• What the task asks: Copy out verbatim the lines of the entries below, from the line containing "Which one, drawn from" through the last line of the entries.
==== Given data
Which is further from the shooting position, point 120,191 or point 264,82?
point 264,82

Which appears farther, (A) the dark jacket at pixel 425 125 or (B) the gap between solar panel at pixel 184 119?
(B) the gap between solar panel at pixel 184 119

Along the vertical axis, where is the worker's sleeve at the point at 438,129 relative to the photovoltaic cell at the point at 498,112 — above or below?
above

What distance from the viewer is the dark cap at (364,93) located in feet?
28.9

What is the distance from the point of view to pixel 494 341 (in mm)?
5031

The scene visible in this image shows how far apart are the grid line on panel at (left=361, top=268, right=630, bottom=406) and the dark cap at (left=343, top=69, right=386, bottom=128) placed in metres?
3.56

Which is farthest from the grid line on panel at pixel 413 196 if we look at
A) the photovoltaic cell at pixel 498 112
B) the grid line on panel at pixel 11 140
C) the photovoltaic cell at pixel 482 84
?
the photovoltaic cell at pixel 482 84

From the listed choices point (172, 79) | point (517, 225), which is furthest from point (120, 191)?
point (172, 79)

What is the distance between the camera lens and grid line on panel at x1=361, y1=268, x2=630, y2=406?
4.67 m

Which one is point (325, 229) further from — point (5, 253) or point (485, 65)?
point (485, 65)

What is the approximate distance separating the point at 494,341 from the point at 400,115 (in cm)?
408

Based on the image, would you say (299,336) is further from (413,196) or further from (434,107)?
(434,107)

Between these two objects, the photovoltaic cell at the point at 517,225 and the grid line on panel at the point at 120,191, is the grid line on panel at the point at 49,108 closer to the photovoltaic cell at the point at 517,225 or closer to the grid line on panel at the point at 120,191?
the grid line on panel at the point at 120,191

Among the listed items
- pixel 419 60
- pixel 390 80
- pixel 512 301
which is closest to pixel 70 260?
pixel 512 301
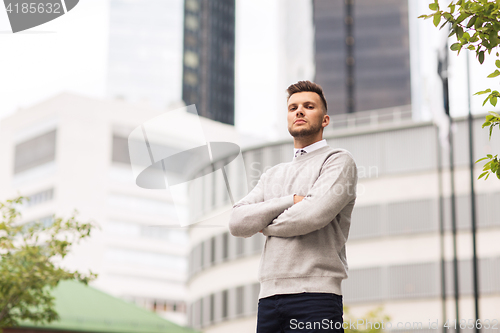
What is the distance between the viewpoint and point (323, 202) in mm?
3326

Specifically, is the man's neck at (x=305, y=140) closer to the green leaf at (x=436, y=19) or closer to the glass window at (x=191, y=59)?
the green leaf at (x=436, y=19)

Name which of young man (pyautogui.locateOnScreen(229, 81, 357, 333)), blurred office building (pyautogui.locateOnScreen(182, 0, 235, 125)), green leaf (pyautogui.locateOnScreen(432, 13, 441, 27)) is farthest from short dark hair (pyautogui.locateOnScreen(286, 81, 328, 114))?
blurred office building (pyautogui.locateOnScreen(182, 0, 235, 125))

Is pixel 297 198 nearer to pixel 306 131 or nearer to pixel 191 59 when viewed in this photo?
pixel 306 131

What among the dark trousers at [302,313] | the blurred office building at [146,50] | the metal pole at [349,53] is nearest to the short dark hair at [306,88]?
the dark trousers at [302,313]

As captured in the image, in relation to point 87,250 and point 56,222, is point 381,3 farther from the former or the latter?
point 56,222

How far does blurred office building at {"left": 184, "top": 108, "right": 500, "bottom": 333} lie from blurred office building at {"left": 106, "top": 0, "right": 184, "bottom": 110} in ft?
337

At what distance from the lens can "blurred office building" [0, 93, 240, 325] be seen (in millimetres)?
86375

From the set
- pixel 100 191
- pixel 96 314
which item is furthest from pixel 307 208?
pixel 100 191

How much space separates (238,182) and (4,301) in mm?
25635

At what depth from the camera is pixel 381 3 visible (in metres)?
112

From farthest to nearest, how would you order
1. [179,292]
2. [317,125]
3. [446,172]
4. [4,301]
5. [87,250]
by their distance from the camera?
[179,292] → [87,250] → [446,172] → [4,301] → [317,125]

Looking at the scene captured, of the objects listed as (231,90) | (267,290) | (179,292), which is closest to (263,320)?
(267,290)

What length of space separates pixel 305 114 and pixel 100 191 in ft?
289

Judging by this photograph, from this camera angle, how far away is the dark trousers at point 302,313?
10.4ft
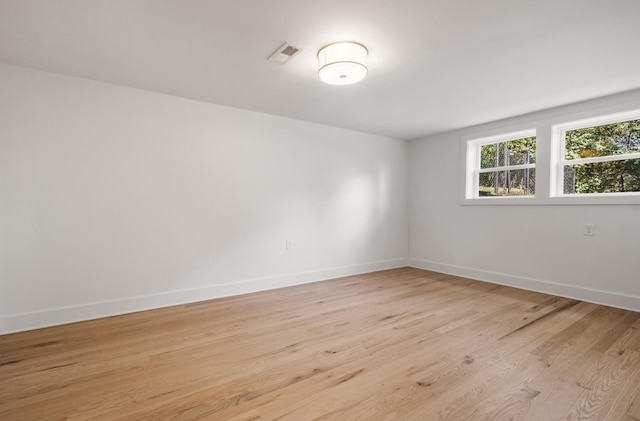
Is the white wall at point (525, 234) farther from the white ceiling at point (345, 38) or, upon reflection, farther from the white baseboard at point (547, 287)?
the white ceiling at point (345, 38)

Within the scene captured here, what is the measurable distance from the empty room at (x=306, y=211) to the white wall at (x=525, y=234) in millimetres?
26

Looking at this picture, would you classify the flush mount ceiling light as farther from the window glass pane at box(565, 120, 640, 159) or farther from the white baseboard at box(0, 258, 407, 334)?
the window glass pane at box(565, 120, 640, 159)

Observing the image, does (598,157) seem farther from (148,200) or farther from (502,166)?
(148,200)

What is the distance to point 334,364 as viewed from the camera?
1987 mm

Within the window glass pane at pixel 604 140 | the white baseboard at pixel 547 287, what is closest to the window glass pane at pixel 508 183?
the window glass pane at pixel 604 140

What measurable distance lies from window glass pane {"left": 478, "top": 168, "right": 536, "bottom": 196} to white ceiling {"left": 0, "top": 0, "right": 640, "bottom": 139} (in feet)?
3.17

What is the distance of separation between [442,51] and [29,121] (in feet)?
11.6

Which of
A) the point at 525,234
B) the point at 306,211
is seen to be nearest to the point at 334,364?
the point at 306,211

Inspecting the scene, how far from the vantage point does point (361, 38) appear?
208cm

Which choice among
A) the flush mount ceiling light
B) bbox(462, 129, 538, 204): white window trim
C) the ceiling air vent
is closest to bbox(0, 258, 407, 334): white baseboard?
bbox(462, 129, 538, 204): white window trim

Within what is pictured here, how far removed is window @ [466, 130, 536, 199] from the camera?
3.93 m

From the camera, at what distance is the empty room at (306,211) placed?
176cm

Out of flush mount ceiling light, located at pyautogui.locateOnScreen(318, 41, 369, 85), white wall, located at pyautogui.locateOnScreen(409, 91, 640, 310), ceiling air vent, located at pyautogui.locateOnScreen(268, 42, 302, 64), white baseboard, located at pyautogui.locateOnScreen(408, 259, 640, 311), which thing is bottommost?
white baseboard, located at pyautogui.locateOnScreen(408, 259, 640, 311)

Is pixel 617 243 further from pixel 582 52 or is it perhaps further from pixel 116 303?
pixel 116 303
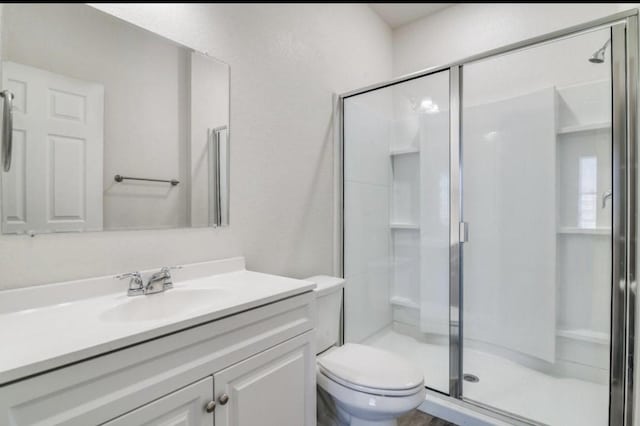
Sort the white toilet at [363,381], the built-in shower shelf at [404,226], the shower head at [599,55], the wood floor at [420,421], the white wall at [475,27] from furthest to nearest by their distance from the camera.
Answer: the built-in shower shelf at [404,226] < the white wall at [475,27] < the wood floor at [420,421] < the shower head at [599,55] < the white toilet at [363,381]

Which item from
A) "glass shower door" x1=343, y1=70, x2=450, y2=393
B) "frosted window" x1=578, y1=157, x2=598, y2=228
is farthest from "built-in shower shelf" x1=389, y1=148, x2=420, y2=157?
"frosted window" x1=578, y1=157, x2=598, y2=228

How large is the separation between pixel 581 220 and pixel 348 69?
1776 mm

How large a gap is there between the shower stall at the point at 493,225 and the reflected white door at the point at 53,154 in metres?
1.47

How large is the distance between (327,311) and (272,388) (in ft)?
2.04

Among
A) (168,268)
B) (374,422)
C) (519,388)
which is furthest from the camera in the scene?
(519,388)

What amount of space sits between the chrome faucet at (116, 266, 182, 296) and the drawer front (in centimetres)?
39

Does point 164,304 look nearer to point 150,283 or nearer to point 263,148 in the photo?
point 150,283

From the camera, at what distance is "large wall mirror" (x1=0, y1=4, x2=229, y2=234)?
957 mm

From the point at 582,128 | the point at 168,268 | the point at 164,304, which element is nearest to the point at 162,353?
the point at 164,304

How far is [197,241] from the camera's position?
1.37m

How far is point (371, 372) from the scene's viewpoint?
1.36 meters

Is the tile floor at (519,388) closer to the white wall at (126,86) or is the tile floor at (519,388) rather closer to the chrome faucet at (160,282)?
the chrome faucet at (160,282)

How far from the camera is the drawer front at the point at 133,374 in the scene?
60cm

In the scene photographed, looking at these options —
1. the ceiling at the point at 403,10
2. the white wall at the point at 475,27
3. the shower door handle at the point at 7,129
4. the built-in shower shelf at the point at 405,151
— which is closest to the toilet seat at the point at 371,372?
the shower door handle at the point at 7,129
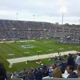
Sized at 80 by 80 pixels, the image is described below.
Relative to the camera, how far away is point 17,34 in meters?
72.1

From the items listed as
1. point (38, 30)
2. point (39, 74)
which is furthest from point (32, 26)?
point (39, 74)

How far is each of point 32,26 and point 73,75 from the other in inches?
3065

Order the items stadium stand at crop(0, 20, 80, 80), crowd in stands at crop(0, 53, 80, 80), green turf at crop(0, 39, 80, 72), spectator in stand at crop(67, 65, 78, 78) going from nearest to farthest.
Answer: crowd in stands at crop(0, 53, 80, 80) → spectator in stand at crop(67, 65, 78, 78) → green turf at crop(0, 39, 80, 72) → stadium stand at crop(0, 20, 80, 80)

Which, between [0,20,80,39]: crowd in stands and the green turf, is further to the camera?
[0,20,80,39]: crowd in stands

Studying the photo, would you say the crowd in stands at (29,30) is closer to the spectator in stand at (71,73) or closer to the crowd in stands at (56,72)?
the crowd in stands at (56,72)

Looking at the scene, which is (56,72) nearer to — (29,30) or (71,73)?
(71,73)

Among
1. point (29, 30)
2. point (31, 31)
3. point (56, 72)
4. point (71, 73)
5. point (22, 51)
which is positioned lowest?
point (22, 51)

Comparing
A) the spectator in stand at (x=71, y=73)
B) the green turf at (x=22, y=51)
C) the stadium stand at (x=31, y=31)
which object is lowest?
the green turf at (x=22, y=51)

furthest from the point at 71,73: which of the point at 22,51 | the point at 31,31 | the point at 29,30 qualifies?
the point at 31,31

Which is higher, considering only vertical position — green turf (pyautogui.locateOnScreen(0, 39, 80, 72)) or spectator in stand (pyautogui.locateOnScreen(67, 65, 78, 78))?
spectator in stand (pyautogui.locateOnScreen(67, 65, 78, 78))

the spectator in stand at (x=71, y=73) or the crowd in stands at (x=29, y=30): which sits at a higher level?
the spectator in stand at (x=71, y=73)

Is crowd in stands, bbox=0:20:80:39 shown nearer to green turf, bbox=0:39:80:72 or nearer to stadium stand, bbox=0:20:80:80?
stadium stand, bbox=0:20:80:80

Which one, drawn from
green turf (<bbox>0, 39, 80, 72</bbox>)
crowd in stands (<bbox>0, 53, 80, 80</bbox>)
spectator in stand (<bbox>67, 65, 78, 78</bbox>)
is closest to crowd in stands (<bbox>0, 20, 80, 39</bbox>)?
green turf (<bbox>0, 39, 80, 72</bbox>)

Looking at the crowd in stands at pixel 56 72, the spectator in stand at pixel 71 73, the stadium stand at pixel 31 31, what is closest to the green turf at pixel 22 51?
the crowd in stands at pixel 56 72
========
• Problem solution:
Which one, drawn from
green turf (<bbox>0, 39, 80, 72</bbox>)
crowd in stands (<bbox>0, 53, 80, 80</bbox>)
spectator in stand (<bbox>67, 65, 78, 78</bbox>)
is closest to crowd in stands (<bbox>0, 20, 80, 39</bbox>)?
green turf (<bbox>0, 39, 80, 72</bbox>)

Looking at the crowd in stands at pixel 56 72, the spectator in stand at pixel 71 73, the stadium stand at pixel 31 31, what is closest to the green turf at pixel 22 51?
the crowd in stands at pixel 56 72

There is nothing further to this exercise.